_Records shown_
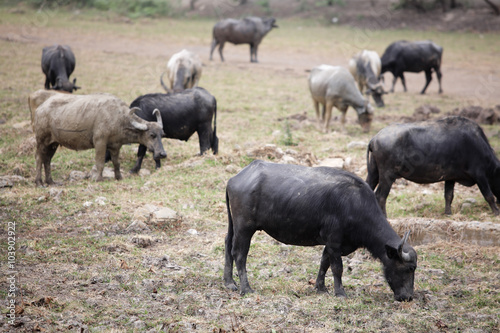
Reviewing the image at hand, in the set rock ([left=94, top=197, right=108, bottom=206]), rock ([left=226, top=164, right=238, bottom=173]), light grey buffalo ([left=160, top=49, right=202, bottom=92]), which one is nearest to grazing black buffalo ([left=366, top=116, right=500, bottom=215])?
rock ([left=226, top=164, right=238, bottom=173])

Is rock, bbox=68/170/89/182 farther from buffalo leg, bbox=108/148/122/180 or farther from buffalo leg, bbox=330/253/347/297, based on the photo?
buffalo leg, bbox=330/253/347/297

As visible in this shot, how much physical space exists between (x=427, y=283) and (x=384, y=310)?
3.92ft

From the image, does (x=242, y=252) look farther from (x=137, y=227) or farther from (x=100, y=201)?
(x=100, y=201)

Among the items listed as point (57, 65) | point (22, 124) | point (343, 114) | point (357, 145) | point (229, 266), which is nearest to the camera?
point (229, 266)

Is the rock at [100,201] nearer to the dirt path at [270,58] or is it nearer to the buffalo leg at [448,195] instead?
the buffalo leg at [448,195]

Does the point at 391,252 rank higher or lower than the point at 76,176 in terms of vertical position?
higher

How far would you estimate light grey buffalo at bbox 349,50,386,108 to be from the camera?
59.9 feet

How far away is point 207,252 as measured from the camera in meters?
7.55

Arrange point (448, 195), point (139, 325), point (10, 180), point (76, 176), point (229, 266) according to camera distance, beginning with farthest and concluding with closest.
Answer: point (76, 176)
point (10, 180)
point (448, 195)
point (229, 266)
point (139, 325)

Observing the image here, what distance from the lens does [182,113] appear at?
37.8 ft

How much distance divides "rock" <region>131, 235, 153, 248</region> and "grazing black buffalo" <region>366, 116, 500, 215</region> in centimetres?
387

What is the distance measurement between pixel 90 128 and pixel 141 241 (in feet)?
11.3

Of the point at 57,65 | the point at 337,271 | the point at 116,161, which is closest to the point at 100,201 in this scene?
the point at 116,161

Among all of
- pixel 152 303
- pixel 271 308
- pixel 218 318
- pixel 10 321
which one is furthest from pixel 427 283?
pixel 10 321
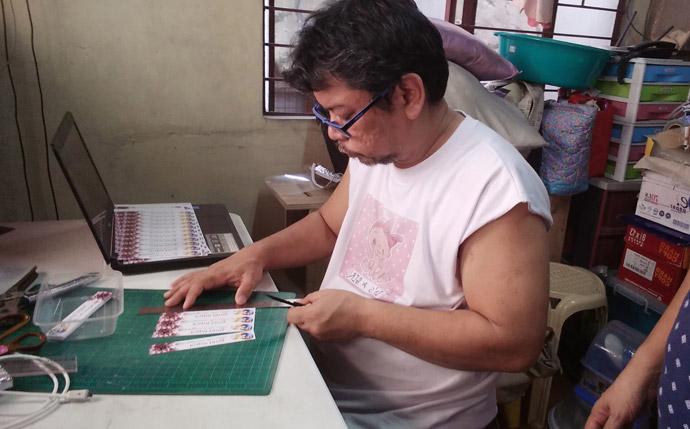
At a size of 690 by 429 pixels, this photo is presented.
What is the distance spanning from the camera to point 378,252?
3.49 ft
* * *
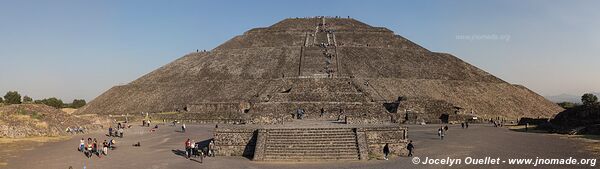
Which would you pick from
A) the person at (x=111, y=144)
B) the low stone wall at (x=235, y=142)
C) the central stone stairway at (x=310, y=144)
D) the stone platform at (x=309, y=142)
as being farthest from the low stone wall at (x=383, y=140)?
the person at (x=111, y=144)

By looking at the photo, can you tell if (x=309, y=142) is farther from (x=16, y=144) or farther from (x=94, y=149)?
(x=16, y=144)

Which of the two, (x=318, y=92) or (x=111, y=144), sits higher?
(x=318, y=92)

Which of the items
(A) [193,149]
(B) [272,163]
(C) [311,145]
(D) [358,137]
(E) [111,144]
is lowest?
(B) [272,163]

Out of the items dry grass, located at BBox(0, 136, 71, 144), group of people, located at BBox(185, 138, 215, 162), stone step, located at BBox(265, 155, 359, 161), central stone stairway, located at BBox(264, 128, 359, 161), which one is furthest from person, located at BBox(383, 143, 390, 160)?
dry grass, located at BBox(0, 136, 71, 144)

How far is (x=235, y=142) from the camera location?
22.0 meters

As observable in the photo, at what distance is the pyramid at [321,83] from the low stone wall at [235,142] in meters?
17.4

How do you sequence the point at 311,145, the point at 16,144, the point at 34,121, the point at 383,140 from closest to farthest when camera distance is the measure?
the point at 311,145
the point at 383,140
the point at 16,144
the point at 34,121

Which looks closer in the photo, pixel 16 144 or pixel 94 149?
==
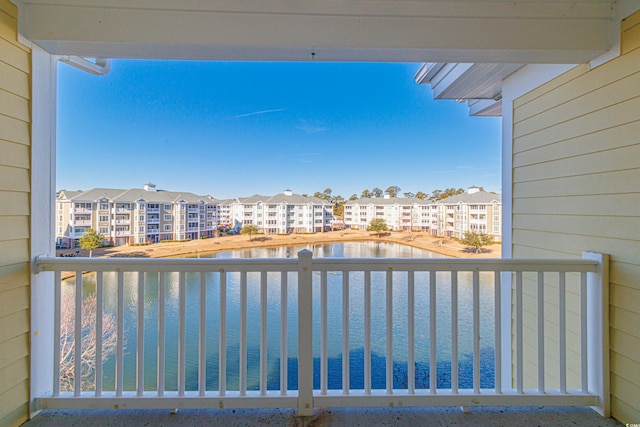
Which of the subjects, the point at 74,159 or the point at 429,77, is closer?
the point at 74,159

_Given instruction_
Pick out each line above that contains the word "grass" and copy it. Case counts.

_Exercise response_
Out of the items dry grass, located at BBox(0, 136, 71, 144), group of people, located at BBox(185, 138, 215, 162), stone step, located at BBox(265, 155, 359, 161), central stone stairway, located at BBox(264, 128, 359, 161), which one is furthest from person, located at BBox(383, 143, 390, 160)?
dry grass, located at BBox(0, 136, 71, 144)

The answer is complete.